# Set of tasks
[1] Decide whether each statement below agrees with the book review. Answer yes or no for (a), (b) and (c), and quote the words of the review that settle each one.

(a) Texas has led in building green energy and affordable housing.
(b) The San Francisco housing project for chronically homeless people was built with government funding.
(c) Klein and Thompson believe economic growth should be redistributed before it is revived.
[2] Summarize the book review in three sentences.
[3] Carry on the book review from the point where it stops.
··· Selected passage ···
The majority of the book looks at the problems and issues involved in the social and political economic issues of housing, energy, health, and innovation. The problems of slower development and less delivery are well-known, and the outcome is various forms of scarcity: too little new housing, energy, medicines, infrastructure and technology. Klein and Thompson say ‘For years, we knew what we needed to build to alleviate the scarcities so many faced and create the opportunities so many wanted, and we simply didn’t build it.’

 

Klein and Thompson focus on the supply-side of the economy and believe economic growth should be revived before it is redistributed. They show the Biden administration loaded the CHIPS and Science Act with requirements to favour minority, veteran and female-owned businesses, and its industrial policy became hamstrung with red tape. They believe the major challenges of the twenty-first century, like the housing and climate crises, require a reorientation in ideas and a renewed emphasis on economic growth. 

 

One of the strengths of the book is its use of current relevant research on the issues. The authors are across contemporary thinking on these, and for those who are not engaged with policy debates this will be a valuable introduction. For those who follow these issues, there might not be much in the way of new information, however, that does not detract from the overall usefulness of these chapters [1].

 

There are many examples of the problems. They start with the housing crisis, where housing scarcity is due to restrictive zoning, regulations, requirements, and community veto, which collectively prevent housing from being built where it is most needed and raise house prices. In the US, cities and states with Democrat Party (i.e. progressive) administrations build so little housing that it has become unaffordable, while Texas, a state known for fiscal conservatism and a libertarian attitude toward business, has led in building both green energy and affordable housing. Exclusionary zoning laws and the right to appeal development proposals have prevented building of new housing in states run by progressives. 

 

California features in the examples. In one the only way to build a new social housing project in San Francisco with 145 studio apartments for chronically homeless people was to reject government funding and rely on private philanthropy, because that did not come with costly requirements to employ minority-owned or woman-owned contractors and meet onerous building standards. Another is California’s failure to build high-speed rail, after decades of development and billions of dollars in funding, in part because federal funding was tied to measures to reduce air pollution in poor communities, which determined where work started. 

 

Progressive policies have reduced the ability to build because environmental laws (in the US) allow anyone totake developers to court add delay, uncertainties, and cost to projects. The role of the National Environmental Policy Act is the most important issue here. While this legislation may have originally been intended to reduce pollution and prevent new fossil fuel power plants opening, they are now used to prevent new housing, solar farms and transmission lines, as permitting across state lines runs into the localism that also stops housing projects. The abundance approach emphasises enabling supply of these economic inputs such as energy, housing, transport and skilled workers, and making them plentiful and cheap.

 

Klein and Thompson advocate focusing on outcomes and outputs instead of processes, procedures and inputs, on how much actually gets built as a result of government spending rather than the amount of spending. They say the ‘big government-small government divide is often more a matter of sentiment than substance’ and their solution is to break through coordination problems.
··· Given entries ···
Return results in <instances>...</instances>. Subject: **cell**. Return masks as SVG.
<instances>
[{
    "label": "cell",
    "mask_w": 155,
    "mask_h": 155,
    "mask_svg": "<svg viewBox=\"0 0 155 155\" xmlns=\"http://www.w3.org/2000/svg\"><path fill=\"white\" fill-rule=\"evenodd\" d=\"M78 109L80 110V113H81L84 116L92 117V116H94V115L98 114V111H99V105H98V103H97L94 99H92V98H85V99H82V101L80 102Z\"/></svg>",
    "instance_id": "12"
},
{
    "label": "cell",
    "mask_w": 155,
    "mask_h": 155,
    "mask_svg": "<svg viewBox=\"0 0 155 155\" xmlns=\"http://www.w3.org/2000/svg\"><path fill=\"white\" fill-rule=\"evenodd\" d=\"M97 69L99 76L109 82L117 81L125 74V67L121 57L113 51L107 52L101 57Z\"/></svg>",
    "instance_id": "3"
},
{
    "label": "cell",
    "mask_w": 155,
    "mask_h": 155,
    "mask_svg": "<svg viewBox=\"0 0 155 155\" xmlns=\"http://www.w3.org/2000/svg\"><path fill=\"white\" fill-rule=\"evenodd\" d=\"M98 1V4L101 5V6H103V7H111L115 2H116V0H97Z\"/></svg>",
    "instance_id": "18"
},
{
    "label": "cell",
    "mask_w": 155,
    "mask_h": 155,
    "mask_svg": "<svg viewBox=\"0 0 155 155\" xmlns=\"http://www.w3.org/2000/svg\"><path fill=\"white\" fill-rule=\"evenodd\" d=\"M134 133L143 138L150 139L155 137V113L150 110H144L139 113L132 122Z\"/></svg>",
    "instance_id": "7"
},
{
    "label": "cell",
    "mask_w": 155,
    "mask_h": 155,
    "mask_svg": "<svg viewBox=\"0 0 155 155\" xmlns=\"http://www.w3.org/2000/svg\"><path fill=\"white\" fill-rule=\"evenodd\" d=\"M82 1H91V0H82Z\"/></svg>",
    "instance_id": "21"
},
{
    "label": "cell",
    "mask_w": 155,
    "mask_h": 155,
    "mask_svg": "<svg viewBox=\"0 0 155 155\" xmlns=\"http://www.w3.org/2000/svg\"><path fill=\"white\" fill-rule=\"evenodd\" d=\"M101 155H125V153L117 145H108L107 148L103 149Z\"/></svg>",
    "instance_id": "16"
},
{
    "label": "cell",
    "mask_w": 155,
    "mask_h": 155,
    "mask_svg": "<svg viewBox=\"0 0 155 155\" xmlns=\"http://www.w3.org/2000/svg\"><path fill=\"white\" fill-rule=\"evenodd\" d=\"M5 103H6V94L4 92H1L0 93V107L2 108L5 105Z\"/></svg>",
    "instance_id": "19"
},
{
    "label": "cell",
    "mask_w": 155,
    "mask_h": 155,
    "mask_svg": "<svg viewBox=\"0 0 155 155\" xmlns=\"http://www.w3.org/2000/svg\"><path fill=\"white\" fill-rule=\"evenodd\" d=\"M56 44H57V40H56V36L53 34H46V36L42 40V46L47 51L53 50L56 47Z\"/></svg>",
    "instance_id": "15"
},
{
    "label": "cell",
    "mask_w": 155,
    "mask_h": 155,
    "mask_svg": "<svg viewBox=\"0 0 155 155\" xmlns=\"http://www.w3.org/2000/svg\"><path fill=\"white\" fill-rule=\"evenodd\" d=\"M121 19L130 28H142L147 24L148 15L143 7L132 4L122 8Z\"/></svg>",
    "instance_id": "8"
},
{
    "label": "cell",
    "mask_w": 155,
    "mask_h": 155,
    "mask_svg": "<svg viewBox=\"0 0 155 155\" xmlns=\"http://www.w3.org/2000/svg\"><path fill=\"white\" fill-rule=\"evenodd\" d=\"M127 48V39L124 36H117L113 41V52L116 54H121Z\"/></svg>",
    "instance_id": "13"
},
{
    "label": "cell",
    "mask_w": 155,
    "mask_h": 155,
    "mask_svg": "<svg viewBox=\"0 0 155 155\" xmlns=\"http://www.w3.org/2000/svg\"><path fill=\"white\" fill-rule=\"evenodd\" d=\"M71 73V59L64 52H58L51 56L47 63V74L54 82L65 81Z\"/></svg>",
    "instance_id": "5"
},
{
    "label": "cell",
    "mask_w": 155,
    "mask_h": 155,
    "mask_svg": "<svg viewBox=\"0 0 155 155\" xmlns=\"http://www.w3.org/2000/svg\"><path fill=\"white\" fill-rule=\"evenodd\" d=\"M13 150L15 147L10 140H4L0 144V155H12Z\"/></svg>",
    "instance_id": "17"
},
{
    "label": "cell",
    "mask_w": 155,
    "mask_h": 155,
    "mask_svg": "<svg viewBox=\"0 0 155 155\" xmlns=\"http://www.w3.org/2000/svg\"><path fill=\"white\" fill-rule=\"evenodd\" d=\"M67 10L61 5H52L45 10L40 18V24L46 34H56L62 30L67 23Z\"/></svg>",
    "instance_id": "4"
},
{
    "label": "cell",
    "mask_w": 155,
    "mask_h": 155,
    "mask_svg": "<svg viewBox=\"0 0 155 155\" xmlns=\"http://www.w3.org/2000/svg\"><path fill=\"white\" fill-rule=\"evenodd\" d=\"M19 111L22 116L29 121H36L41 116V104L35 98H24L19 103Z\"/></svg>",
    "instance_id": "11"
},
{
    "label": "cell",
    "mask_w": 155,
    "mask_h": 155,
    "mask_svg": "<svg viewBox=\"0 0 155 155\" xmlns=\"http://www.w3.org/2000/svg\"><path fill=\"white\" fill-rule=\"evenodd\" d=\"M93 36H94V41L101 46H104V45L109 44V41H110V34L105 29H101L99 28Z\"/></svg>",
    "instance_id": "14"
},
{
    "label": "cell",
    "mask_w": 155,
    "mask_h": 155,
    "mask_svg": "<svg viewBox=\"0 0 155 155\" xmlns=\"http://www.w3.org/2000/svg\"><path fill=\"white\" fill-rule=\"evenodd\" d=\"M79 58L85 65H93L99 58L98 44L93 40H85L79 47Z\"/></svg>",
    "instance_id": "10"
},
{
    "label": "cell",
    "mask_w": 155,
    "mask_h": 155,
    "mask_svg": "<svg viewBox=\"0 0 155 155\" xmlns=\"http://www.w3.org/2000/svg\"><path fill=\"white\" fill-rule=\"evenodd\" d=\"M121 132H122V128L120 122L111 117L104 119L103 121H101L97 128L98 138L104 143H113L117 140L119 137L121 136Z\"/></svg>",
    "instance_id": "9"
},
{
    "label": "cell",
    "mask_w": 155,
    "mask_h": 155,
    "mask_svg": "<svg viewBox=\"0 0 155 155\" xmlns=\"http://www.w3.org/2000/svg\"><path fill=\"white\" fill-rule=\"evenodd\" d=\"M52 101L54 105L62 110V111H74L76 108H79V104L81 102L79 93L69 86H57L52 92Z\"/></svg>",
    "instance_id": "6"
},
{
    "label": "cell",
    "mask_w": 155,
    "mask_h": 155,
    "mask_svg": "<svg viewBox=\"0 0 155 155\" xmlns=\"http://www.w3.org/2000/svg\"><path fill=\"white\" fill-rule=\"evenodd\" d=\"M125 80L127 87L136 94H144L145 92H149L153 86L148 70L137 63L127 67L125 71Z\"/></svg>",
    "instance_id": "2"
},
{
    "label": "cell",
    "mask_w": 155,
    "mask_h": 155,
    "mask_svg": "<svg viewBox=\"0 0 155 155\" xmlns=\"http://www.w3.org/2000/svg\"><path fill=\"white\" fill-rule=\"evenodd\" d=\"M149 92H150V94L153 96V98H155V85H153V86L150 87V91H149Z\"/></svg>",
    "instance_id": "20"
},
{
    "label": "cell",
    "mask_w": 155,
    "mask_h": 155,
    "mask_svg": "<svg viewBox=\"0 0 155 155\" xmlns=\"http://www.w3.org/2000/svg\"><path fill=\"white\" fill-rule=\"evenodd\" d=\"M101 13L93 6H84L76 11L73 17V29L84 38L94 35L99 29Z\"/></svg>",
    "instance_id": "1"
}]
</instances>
···
# Answers per task
[1]
(a) Yes: "has led in building both green energy and affordable housing."
(b) No: "the only way to build a new social housing project in San Francisco with 145 studio apartments for chronically homeless people was to reject government funding and rely on private philanthropy."
(c) No: "believe economic growth should be revived before it is redistributed."

[2] The book review explains that Klein and Thompson link scarcities of housing, energy, medicines, infrastructure and technology to slow development and too little building. They favor a supply-side focus on reviving economic growth, and they judge government by how much actually gets built rather than by how much it spends. Their examples include restrictive zoning, California's failures with social housing and high-speed rail, and environmental laws such as the National Environmental Policy Act that add delay, uncertainty and cost to projects.

[3]
The book also discusses funding for research in health and science. The first problem here is the process of grant application and assessment, which has ended up with a lot of ‘safe’ research on well-understood topics that does not produce breakthroughs. Not funding research with a high risk of failure also excludes new ideas that could lead to major new treatments or inventions. The second problem is that research funding has become process-driven, with up to half researcher’s time and money going on applying and reporting, rather than actually doing research. The third problem is the poor track record of turning inventions into products and industries in the US, where solar cells and microchips were invented but production is now in China and Taiwan. ‘The US needs a plan to build what it invents.’

 

Some of the most interesting parts of the book are on successful programmes run by governments during crises or emergency situations. Two examples are the development of penicillin in World War 2 and the rollout of vaccines during the COVID pandemic. Both show that the ‘mythology of invention’ as ‘eureka moments’ of discovery is wrong. Klein and Thompson argue ‘Politics should take technology more seriously. Innovation can make impossible problems possible to solve, and policy can make impossible technologies possible.’

 

The fortuitous discovery of penicillin in 1928 is often cited as one of the most important scientific developments of all time. However, ten years later there was no method to manufacture penicillin in bulk and only a handful of patients had been treated, some of whom died. In 1941, the U.S. government was looking for medical technology that would be useful during the World War, and they picked up the UK invention of penicillin and created a large team of scientists, technologists, and engineers to develop methods of mass production and distribution. The number of lives saved since the 1940s may be ‘hundreds of millions, if not billions.’ The lesson of penicillin is that ‘implementation, not mere invention, determines the pace of progress.’

 

The second example is Operation Warp Speed, which shortened the development time for a new vaccine from 10 years to 10 months in 2020. Again, this took a large team of many specialists, but the success of the programme was due to the removal of barriers to development such as extended trials and grant funding processes. Solving the science of mRNA, organising clinical trials, manufacturing and distributing the vaccine was all done by industry, but the government funded and coordinated the process, bought the vaccines, then provided them for free. The pandemic and its aftermath provide another lesson on the importance of government capability, from managing test kit distribution to vaccine deployment. 

 

It is not until the penultimate chapter that the book gets to the solution to the problems. In a section called ‘The Bottleneck Detective’ the authors argue is that government has to identify and remove the barriers to progress that have been created over the last few decades, ‘to recognize that wise policy begins with an investigation rather than an ideology.’ Sometimes this is about removing restrictions, sometimes it requires new programs, sometimes prizes or incentives like advanced market commitments will work (i.e. committing to buy a new product to accelerate its development, like vaccines or green cement).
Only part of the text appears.